“Chi lotta con i mostri deve guardarsi
di non diventare, così facendo, un mostro.
E se tu scruterai a lungo in un abisso,
anche l’abisso scruterà dentro di te.”
F.Nietzsche
Negli ultimi 10 anni, il true crime ha assunto un’importanza notevole raccogliendo enormi consensi da parte del pubblico. Serie, podcast, canali YouTube e programmi tv, trasmettono ogni giorno puntate interamente dedicate ai casi di cronaca nera. Insomma, quello che una volta veniva guardato con sdegno e terrore, oggi ci incuriosisce. La moda del true crime, infatti, ha alimentato la nostra sete di conoscenza, e la voglia di varcare il nastro giallo “Crime scene do not cross” è sempre più irresistibile.
Tuttavia, c’è un piccolo dettaglio noto agli studiosi e agli esperti del settore, che fa la differenza: solo quando ci si ritrova faccia a faccia con un vero e proprio caso di omicidio ci si rende davvero conto di quanto sia poco intrigante e affascinante tutto ciò.
La realtà, infatti, supera di gran lunga la scena di crudeltà e il disgusto che si può provare osservando un cadavere o del sangue proiettato al di là di uno schermo. Il racconto, in effetti, risulta essere molto più soft e misterioso rispetto a quello che rappresenta la realtà dei fatti: assistere a un omicidio, rinvenire resti umani o accedere alla scena del crimine, non è di certo così semplice e curioso come ci viene descritto in vari video sui social network. Eppure, quello che sembra essere puramente un passatempo o una semplice passione, secondo gli studiosi incide molto sul comportamento umano.

▶ **Consegna**: Stabilisci se ciascuna affermazione concorda con il testo sul true crime, rispondendo sì o no e riportando tra virgolette le parole del testo che lo decidono. (a) Negli ultimi dieci anni il true crime ha ottenuto un grande favore del pubblico. (b) Il racconto dei crimini risulta più crudo della realtà dei fatti. (c) Secondo gli studiosi, la passione per il true crime non ha effetti sul comportamento umano.

▶ **Estratto dei dati**:

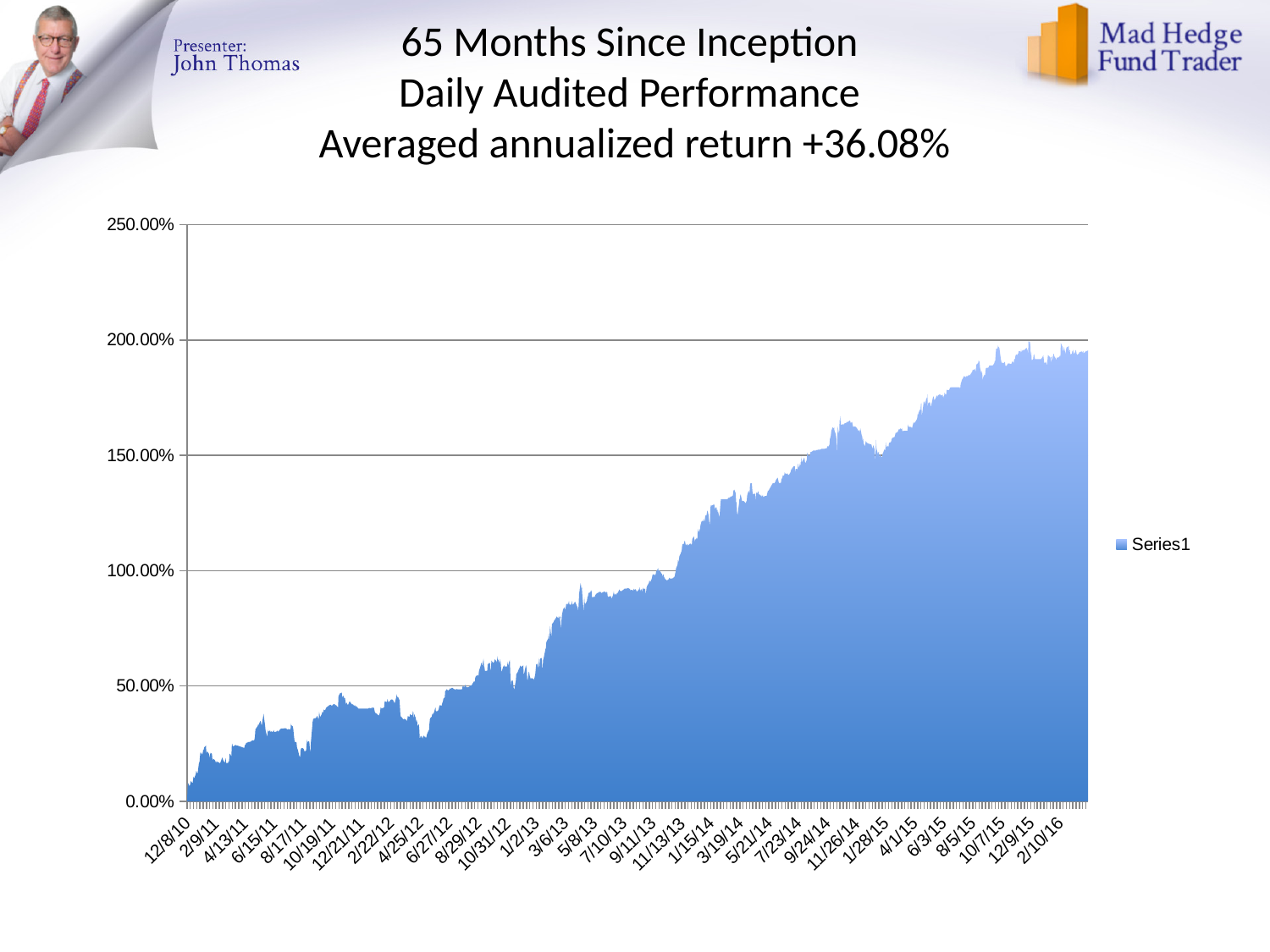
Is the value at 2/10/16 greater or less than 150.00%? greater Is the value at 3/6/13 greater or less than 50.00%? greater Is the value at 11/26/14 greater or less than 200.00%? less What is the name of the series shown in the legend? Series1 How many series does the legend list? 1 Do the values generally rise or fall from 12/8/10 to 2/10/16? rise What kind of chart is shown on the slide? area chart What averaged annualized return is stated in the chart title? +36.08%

▶ **Risposta**:
(a) Sì: «Negli ultimi 10 anni, il true crime ha assunto un’importanza notevole raccogliendo enormi consensi da parte del pubblico».
(b) No: «Il racconto, in effetti, risulta essere molto più soft e misterioso rispetto a quello che rappresenta la realtà dei fatti».
(c) No: «secondo gli studiosi incide molto sul comportamento umano».